In our post-industrial society, air travel across time zones and exposure to artificial light, including cell phones and other personal electronic devices, have created myriad opportunities for people to ignore or suppress natural circadian cues (Wright et al., 2013). For example, evening use of personal electronic devices, which are rich in blue light, delays circadian rhythms and sleep onset, suppresses melatonin, and increases morning sleepiness (Chang et al., 2015). Circadian rhythm disruption frequently leads to disrupted sleep, and both have been linked to metabolic disease, cancer risk, neurological disease, and mood disorders (Maury et al., 2010; Wulff et al., 2010). The control of sleep/wake behavior cannot be divorced from circadian timing, and a deeper understanding of the relationship between rhythms of cellular metabolism and complex behaviors such as sleep will likely be a boon to human health.

CONCLUSIONS

Neuroscientists have made much progress defining the key circuits that regulate sleep/wake behavior, but this is just a start as many fundamental questions remain unanswered.

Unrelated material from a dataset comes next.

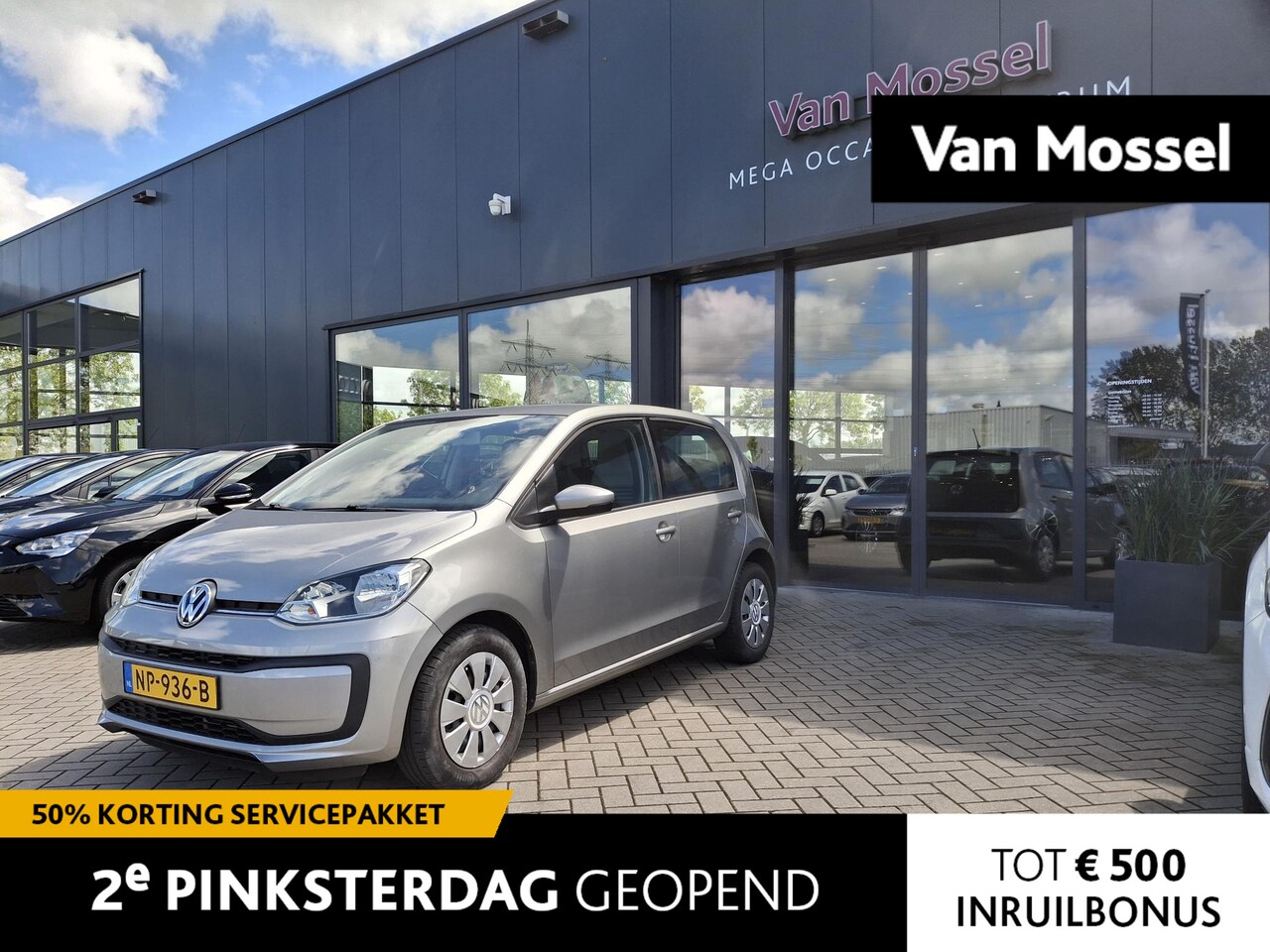 Volkswagen Up! - 1.0 BMT move up! 1.0 BMT move up! - AutoWereld.nl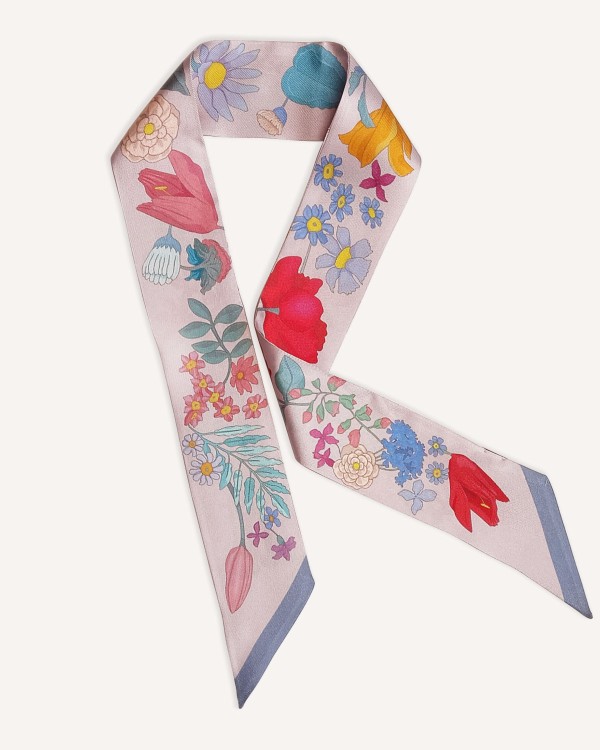 Silk Ribbon "The Florist" pink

In this review, we have emphasized brainstem and hypothalamic pathways that drive wake or sleep and how these likely influence cortical activity in a bottom-up fashion, but might cortical activity have a top-down influence? For example, high levels of cortical activity promote arousal, and patients with insomnia have high levels of activity in certain cortical regions, even during sleep (Nofzinger et al., 2004). On the other hand, might focal reductions in cortical activity during wake trigger transitions into sleep? Is the deep and long rebound sleep seen after sleep deprivation driven by cortical or subcortical mechanisms?

We have portrayed these pathways in a simple fashion, but these circuits are not static. For example, SCN neurons exhibit circadian rhythms in sodium and potassium currents that affect their firing (Colwell, 2011; Flourakis et al., 2015), and sleep deprivation alters glutamatergic and noradrenergic inputs to the orexin neurons (Rao et al., 2007; Uschakov et al., 2011). In addition, neuronal excitability is likely altered by variations in ion concentrations across sleep/wake states (Ding et al., 2016), and research in mammals and Drosophila suggest that sleep homeostasis is influenced by changes in specific ion channels (Liu et al., 2016; Pimentel et al., 2016; Tononi and Cirelli, 2014). An important direction for future research will be determining whether variations in neuronal excitability drive the essential characteristics of sleep/wake behavior.

Ultimately, sleep and wake states arise from dynamic interactions throughout the sleep/wake circuitry, but how do neurons acting on a millisecond time scale give rise to emergent sleep/wake behaviors that last for minutes to hours? Might short-acting neurotransmitters like GABA and glutamate drive rapid changes in state, whereas longer-acting neuromodulators like orexins and MCH influence behavioral states for longer periods? Studying these network interactions will require new tools such as simultaneously imaging the activity of many neurons in multiple brain regions and sophisticated computational analysis.

With a better understanding of the anatomy, physiology, and dynamics of these circuits, we should gain novel insights into the bigger mysteries of how sleep is controlled, how it benefits the brain, and how it can be improved.